• [TASK BRIEF]
Would you show every line from the records that holds "SANDPIPER"?

[Collected data]
········

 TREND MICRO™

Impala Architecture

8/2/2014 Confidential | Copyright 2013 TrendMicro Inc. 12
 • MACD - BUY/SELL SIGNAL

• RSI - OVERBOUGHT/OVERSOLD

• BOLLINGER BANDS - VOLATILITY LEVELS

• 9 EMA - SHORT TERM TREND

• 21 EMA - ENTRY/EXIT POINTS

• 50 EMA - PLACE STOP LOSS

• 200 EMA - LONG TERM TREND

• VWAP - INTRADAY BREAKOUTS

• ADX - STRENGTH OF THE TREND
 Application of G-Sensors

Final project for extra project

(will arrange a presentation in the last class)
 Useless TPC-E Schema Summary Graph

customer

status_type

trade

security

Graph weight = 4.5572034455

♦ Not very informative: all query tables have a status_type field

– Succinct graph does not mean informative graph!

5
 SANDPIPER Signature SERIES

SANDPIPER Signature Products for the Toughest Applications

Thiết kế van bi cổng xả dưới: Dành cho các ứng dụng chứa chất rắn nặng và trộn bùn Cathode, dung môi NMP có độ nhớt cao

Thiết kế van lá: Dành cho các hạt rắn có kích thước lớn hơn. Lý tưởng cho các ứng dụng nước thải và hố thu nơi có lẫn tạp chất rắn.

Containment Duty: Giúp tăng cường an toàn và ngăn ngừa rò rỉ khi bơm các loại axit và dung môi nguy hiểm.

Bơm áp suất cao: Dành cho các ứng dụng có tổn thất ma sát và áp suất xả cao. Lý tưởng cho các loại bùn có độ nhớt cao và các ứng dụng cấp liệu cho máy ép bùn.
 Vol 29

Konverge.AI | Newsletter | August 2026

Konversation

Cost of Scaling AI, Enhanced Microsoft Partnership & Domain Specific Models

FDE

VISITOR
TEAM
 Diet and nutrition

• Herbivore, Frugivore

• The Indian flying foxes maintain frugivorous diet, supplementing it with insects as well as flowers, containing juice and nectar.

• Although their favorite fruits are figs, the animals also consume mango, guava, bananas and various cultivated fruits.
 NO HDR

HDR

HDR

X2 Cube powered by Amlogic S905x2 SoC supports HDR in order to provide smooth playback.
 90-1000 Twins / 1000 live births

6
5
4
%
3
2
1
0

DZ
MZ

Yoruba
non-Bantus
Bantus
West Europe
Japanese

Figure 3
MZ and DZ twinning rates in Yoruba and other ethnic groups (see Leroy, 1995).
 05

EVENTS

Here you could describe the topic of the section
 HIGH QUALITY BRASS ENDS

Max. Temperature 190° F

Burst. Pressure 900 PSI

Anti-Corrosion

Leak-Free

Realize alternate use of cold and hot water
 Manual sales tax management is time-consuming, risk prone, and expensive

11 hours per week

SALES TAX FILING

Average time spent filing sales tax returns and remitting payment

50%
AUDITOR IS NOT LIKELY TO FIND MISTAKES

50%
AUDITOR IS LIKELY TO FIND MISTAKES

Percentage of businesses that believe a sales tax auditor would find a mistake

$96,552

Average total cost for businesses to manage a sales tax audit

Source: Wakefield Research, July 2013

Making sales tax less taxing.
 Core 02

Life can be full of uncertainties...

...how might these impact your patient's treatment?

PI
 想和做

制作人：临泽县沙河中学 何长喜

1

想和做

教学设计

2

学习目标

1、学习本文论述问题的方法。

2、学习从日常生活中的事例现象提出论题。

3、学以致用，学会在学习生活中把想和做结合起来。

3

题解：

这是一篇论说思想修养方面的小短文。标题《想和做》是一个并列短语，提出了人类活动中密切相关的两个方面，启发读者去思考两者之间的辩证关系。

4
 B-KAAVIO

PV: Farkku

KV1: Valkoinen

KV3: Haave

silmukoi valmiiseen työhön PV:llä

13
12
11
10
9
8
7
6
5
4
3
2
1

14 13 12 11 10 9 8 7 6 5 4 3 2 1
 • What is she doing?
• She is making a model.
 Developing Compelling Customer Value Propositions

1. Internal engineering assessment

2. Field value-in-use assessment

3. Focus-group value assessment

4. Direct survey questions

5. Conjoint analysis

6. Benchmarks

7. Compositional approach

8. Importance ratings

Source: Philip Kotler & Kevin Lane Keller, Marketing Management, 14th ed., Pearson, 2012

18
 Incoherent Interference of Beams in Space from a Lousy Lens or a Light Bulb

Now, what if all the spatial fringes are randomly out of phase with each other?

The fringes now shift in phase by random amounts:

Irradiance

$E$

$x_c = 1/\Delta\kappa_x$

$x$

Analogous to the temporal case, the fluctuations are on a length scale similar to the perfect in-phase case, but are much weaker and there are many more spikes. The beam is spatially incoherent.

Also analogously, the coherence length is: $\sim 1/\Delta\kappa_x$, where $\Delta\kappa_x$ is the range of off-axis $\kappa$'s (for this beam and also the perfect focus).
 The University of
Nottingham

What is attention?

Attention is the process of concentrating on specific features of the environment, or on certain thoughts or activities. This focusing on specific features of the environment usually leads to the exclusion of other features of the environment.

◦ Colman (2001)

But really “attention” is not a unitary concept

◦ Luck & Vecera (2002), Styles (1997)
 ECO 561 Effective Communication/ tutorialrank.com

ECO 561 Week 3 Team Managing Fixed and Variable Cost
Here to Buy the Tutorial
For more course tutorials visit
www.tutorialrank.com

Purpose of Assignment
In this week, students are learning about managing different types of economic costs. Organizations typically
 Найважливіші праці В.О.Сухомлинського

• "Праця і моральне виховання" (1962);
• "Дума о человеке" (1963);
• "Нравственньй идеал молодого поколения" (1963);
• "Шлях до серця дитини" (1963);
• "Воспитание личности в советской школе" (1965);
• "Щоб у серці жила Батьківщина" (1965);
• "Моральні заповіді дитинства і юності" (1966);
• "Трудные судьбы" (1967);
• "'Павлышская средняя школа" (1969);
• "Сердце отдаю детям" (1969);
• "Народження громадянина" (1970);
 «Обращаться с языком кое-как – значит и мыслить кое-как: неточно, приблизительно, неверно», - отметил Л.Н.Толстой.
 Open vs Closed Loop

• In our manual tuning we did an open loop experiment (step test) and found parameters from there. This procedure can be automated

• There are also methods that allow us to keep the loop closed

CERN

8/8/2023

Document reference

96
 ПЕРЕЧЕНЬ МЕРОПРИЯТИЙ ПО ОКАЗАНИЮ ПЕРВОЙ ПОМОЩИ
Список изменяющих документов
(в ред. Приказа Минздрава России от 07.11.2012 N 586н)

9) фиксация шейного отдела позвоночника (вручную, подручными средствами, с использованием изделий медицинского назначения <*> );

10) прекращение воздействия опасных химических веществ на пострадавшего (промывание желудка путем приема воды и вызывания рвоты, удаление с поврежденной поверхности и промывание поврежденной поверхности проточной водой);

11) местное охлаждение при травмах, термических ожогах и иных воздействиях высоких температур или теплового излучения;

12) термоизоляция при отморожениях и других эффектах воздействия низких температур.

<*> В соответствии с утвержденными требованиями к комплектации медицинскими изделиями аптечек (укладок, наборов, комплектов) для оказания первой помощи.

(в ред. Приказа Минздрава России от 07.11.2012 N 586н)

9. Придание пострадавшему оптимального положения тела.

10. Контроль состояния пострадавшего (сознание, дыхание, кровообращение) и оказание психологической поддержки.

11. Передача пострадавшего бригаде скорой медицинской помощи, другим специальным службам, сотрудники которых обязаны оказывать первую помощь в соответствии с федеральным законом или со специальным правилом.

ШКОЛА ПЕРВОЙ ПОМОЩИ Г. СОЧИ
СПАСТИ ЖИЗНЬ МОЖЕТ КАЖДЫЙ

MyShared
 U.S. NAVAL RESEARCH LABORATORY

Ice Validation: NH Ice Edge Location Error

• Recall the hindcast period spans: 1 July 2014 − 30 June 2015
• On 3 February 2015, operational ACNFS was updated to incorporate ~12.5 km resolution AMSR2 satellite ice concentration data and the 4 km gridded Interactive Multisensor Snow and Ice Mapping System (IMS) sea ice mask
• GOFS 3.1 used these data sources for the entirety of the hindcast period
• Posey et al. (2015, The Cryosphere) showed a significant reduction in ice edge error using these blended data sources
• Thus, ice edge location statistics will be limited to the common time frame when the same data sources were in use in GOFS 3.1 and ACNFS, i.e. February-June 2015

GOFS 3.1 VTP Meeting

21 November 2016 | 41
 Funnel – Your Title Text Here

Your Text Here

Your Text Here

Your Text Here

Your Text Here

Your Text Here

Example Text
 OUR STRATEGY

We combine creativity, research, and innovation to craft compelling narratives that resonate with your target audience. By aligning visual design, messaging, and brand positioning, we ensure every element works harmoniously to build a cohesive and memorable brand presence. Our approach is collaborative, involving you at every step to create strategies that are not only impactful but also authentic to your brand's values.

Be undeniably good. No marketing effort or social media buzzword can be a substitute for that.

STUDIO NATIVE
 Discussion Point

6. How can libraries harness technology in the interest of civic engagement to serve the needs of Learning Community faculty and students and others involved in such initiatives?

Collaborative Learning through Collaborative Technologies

········

• [WRITTEN SOLUTION]
 SANDPIPER Signature SERIES
SANDPIPER Signature Products for the Toughest Applications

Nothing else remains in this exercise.